I took a look at SHLD financial statements and I cant understand why SHLD is trading at ~$2 when it has -$38 book value and a highly negative P/E?

What am I missing?

2 Answers 2


Generally shares trade at higher than book value. This is no different. Although the book value is in negative, which means there are more liabilities than assets; the market believes that it will turn around and hence the price is slightly positive and there are speculators that are into this to take away windfall gains if any.

  • Thanks. What type of windfall gains could there possibly be? The company is burning cash
    – Jakobovski
    Jul 16, 2018 at 10:11
  • 2
    @Jakobovski There are a class of investors who will buy tons of different penny stock. Mostly they lose; at times one of them suddenly gives them x100 or x500 profits. Similarly, some would believe that Sears would suddenly turn around and quickly shoot up ... giving an handsome return. High Risk / High Reward scenario.
    – Dheer
    Jul 16, 2018 at 10:16
  • 2
    Dheer - “loose” rhymes with “moose” . My high school freshman English teacher wrote this on a paper I got back. I haven't made this mistake since. Except of course when AutoCorrect just throws in the wrong word. And I miss it. I corrected the spelling in your comment. Jul 16, 2018 at 13:50
  • @JoeTaxpayer Thanks. I keep saying, these days my Spelling's are so bad even spell check is lost :)
    – Dheer
    Jul 16, 2018 at 14:12

Because of limited liability.

The downside for investors is limited to the value of the stock, but the upside is unlimited.

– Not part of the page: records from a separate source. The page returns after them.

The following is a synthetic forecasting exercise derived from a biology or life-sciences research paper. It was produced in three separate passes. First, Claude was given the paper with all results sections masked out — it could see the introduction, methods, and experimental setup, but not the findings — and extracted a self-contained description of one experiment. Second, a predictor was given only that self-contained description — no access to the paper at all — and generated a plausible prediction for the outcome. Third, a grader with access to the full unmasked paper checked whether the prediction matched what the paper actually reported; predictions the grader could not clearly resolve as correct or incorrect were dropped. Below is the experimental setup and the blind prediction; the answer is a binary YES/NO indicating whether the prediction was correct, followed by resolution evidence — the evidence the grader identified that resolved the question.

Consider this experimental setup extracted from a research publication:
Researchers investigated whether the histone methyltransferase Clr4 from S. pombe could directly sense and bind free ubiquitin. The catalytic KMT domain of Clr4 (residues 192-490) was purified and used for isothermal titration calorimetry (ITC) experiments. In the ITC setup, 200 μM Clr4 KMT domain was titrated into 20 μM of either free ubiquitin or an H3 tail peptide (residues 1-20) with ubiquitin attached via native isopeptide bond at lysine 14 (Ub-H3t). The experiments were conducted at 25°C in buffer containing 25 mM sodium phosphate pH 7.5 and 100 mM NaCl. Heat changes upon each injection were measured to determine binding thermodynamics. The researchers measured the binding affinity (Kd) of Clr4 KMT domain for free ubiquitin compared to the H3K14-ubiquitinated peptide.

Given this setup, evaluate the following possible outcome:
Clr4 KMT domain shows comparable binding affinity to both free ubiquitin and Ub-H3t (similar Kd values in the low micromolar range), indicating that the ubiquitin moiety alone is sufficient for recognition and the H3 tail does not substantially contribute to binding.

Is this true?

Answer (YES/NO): NO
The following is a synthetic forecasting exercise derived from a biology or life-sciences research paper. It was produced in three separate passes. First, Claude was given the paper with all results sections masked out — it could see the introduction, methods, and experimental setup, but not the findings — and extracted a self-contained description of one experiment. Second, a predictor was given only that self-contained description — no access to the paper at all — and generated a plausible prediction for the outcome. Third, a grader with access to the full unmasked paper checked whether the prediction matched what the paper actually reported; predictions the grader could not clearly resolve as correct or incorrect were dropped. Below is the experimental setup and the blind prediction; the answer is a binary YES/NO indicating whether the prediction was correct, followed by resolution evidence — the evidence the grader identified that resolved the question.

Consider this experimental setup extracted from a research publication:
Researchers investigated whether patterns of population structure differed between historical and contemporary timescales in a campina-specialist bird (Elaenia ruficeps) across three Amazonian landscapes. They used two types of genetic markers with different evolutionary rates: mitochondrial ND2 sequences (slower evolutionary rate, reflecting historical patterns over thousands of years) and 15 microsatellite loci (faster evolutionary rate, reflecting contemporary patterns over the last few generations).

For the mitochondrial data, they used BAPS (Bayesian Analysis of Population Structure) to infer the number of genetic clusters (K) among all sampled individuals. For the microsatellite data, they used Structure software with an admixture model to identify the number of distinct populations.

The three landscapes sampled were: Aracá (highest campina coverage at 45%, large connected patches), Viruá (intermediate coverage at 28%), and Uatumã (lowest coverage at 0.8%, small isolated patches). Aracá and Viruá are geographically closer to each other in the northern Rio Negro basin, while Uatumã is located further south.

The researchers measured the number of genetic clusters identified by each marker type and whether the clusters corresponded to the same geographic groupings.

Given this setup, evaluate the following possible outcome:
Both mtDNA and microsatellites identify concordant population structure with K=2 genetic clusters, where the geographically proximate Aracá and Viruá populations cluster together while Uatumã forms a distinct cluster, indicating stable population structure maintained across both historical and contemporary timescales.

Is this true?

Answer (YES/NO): NO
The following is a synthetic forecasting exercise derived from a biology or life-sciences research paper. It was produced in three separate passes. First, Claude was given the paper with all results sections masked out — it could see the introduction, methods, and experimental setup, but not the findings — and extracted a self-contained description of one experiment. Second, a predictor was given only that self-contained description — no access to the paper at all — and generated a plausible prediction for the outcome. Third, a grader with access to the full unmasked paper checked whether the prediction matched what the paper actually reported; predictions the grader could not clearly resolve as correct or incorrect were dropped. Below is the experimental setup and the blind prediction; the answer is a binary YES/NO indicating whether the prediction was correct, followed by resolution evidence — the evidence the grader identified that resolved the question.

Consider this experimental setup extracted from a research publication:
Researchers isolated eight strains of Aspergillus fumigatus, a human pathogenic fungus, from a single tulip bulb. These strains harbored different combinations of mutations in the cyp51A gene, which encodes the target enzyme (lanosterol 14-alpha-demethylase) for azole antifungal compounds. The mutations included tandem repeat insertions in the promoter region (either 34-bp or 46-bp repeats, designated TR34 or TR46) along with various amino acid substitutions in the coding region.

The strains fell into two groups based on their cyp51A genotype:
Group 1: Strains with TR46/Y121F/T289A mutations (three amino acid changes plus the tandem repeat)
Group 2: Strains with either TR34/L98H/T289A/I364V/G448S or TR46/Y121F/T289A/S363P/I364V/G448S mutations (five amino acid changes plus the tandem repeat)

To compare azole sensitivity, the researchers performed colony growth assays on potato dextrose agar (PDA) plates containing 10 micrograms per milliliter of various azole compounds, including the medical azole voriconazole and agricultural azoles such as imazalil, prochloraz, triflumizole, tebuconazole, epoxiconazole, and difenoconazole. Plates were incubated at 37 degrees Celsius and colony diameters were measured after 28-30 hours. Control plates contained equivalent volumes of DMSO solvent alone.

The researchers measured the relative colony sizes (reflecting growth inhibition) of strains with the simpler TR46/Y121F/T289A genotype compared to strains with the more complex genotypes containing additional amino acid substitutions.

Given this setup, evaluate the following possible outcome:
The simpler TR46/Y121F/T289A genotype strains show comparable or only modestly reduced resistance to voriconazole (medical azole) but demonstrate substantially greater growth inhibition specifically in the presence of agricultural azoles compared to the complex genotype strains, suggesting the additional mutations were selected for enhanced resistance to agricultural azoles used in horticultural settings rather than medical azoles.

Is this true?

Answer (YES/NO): NO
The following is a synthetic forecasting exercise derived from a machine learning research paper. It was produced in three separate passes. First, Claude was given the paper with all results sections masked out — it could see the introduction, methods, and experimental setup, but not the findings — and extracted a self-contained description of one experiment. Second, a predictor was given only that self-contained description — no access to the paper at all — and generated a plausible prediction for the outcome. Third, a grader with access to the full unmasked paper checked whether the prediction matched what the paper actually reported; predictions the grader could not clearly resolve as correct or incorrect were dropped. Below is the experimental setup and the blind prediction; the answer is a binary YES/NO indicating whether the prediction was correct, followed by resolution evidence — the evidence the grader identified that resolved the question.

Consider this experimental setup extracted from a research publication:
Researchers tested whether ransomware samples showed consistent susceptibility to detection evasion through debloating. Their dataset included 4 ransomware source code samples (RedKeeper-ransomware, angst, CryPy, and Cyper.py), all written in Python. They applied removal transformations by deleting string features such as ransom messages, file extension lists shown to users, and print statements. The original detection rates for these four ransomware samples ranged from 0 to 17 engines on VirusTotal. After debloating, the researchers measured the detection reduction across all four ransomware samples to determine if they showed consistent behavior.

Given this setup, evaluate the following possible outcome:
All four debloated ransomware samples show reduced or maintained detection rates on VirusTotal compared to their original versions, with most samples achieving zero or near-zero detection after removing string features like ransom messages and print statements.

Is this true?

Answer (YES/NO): NO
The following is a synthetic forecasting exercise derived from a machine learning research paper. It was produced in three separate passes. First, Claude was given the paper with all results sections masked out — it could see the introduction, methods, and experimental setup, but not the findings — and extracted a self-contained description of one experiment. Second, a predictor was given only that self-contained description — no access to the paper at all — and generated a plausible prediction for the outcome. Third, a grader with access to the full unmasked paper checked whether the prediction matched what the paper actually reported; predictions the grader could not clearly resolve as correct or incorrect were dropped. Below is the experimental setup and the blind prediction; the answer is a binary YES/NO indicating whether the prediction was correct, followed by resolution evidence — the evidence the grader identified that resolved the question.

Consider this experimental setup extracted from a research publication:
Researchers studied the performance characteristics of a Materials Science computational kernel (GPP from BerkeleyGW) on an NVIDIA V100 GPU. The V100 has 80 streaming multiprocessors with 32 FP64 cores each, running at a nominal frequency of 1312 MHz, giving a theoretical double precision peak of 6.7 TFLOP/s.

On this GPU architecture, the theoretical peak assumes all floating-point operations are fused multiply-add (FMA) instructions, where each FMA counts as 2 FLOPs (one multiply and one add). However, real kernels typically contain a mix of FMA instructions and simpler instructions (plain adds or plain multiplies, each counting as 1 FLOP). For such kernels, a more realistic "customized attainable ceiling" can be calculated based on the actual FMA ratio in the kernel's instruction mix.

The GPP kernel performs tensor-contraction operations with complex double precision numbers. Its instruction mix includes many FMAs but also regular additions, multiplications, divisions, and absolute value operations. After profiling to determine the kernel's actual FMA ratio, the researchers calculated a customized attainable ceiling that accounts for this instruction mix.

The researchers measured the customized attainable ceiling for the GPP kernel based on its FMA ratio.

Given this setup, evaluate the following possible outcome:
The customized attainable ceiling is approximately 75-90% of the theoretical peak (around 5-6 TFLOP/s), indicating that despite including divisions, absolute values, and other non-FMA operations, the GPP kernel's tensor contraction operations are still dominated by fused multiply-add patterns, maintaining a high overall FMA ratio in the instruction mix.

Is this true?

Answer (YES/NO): YES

As long as a company is not actually bankrupt there is some chance (however slim) of a turnaround. That chance has value to investors so the stock will have a positive value. How small the value is depends on how slim the investors belive the chance of a turnaround is and how big a profit they think could be made if the company was turned around.

You must log in to answer this question.

Not the answer you're looking for? Browse other questions tagged .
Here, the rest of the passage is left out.